§ **Exercise requirements**:
Arrange the material as a Markdown table with the columns Row and Line, covering everything from the line that contains "What amount of" through the end of the material. Give each nonblank line its own numbered row, and leave out blank lines and pictures.

§ **The records**:

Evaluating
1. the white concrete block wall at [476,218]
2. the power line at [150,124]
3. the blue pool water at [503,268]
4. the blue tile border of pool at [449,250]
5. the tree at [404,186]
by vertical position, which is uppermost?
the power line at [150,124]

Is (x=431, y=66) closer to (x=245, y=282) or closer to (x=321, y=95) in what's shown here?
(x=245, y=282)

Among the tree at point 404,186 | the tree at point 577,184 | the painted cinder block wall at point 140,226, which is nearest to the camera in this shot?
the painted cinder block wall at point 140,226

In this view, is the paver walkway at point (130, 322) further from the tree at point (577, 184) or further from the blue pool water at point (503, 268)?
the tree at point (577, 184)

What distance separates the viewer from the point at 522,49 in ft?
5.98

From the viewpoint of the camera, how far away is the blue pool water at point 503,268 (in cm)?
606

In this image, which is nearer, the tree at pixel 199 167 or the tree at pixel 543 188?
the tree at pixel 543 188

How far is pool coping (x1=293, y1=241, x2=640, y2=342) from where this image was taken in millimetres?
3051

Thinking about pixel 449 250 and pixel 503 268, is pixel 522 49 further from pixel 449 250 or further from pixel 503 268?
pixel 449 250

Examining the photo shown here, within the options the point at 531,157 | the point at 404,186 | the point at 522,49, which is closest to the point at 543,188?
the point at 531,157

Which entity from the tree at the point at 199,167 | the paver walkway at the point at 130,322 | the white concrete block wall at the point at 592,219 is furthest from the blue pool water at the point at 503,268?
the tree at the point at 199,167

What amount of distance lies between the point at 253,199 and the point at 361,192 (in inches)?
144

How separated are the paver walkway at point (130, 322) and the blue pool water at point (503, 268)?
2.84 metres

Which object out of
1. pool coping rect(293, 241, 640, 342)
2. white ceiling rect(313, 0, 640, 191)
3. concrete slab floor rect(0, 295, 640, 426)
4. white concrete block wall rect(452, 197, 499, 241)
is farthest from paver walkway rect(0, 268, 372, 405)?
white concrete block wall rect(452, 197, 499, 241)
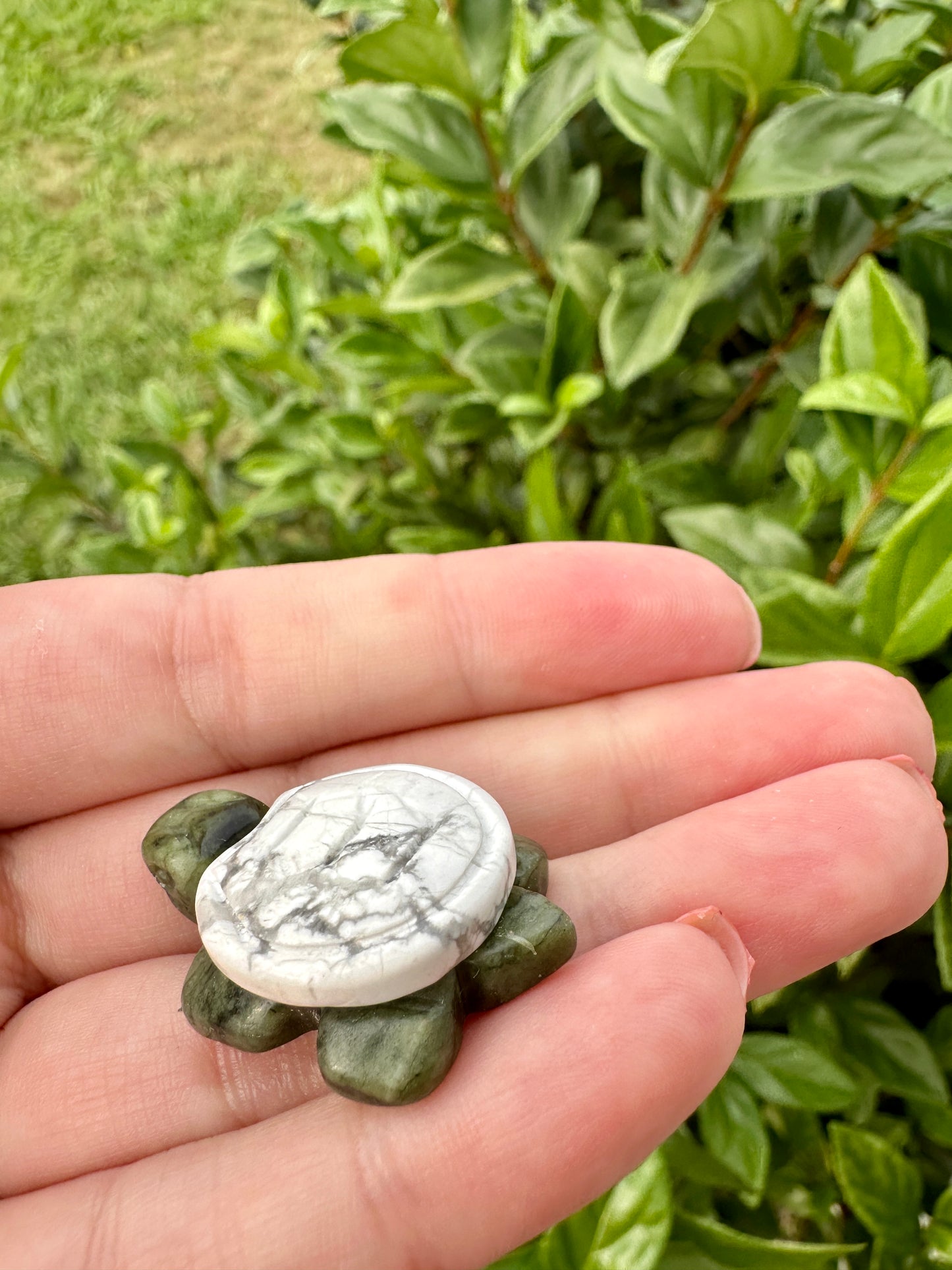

§ **Expected answer**:
| Row | Line |
|---|---|
| 1 | What amount of distance lies between the point at 253,199 and the point at 361,192 (in inches)? |
| 2 | 144 |
| 3 | How separated are the paver walkway at point (130, 322) and the blue pool water at point (503, 268)? |
| 4 | 2.84 metres |
| 5 | Which object out of |
| 6 | 1. pool coping rect(293, 241, 640, 342) |
| 7 | 2. white ceiling rect(313, 0, 640, 191) |
| 8 | 3. concrete slab floor rect(0, 295, 640, 426) |
| 9 | 4. white concrete block wall rect(452, 197, 499, 241) |
| 10 | is farthest from paver walkway rect(0, 268, 372, 405)? |
| 11 | white concrete block wall rect(452, 197, 499, 241) |